Mike Draper, chief of investigations with the Ontario SPCA, attributes this to the proximity of Michigan where there is a significant problem.
The problem in Ontario
“The problem is that training dogs for fighting isn’t illegal, but fighting is,” says Draper. The prison time is more lengthy in the States for crimes against animals. Dog fighters travel across the border to Southwestern Ontario because the penalities are less severe.
The legislation being presented on a provincial level has a clause to make training illegal, but it’s limited, says Ed Small, manager of investigations with the London Humane Society.
“It’s restrictive to pit bulls,” says Small. “The legislation will make it illegal to train pit bulls to fight, but not other dogs.”
Pit bulls and mastiffs are the predominates but other dogs are used too, like the presa canario and dogo argentino.
“If we target one breed, fighters will just switch," says Small. "It will make other dogs more aggressive.”
Another concern about the proposed pit bull ban is that it doesn’t address the punishments of offenders. The maximum penalty for dog fighting is either six months in jail or a $2000 fine.
“We really need to increase the severity (of the punishments),” says Small. “The biggest thing is to increase offences against animals and not just ban the training of pit bulls, but all dogs.”
According to Small, the main problem in the London area is younger groups of people dog fighting on a smaller scale. He says it’s been awhile since any arrests have been made, but there have been numerous investigations.
While dogs used in fights are bred for aggression, Small says these dogs pose only a small threat to people.
“Those dogs are bred for aggression against other animals, not humans. Owners are usually in the ring with the dogs so that they can stop the fight and treat wounds,” says Small.
Cathy Crawford, branch manager of the Chatham-Kent SPCA, is concerned that aggressive dogs are getting out into the community.
“There is the concern that dogs bred for aggression have gotten away from their owners,” she says. “There’s also the issue of puppies.
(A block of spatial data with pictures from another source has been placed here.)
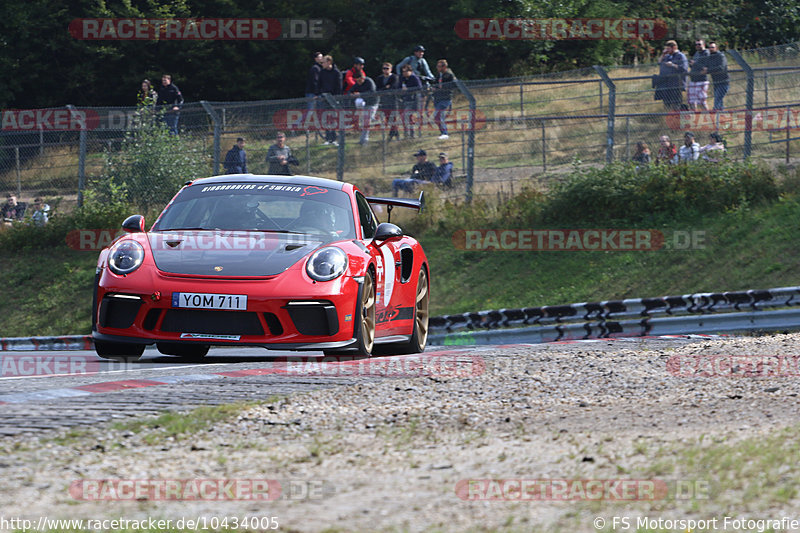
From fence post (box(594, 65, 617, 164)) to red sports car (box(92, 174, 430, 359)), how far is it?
425 inches

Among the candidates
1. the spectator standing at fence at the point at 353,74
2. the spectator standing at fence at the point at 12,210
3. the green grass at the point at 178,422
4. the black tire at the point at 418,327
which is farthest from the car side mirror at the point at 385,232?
the spectator standing at fence at the point at 12,210

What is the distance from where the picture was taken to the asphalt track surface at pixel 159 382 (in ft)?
18.7

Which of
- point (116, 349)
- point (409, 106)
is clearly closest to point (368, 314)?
point (116, 349)

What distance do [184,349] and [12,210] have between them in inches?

People contact breeders for puppies that have been bred specifically for aggression.”
Crawford says authorities became aware of the dog-fighting problem in the Chatham-Kent area around 1993. They started seeing wounds on some dogs and got phone calls about dead dogs that were being found in garbage bags or dumpsters.
“In 1998, with the assistance of police, we were able to execute a search warrant and found fighting dogs and paraphernalia for fighting,” says Crawford.
Crawford says there are still signs that dog fighting is an ongoing problem in the Chatham area, but it has mainly gone underground and is hard to get evidence. She’s worried the proposed legislation will only make things worse.
“People are going to still fight dogs, and it doesn’t address the issue of irresponsible owners."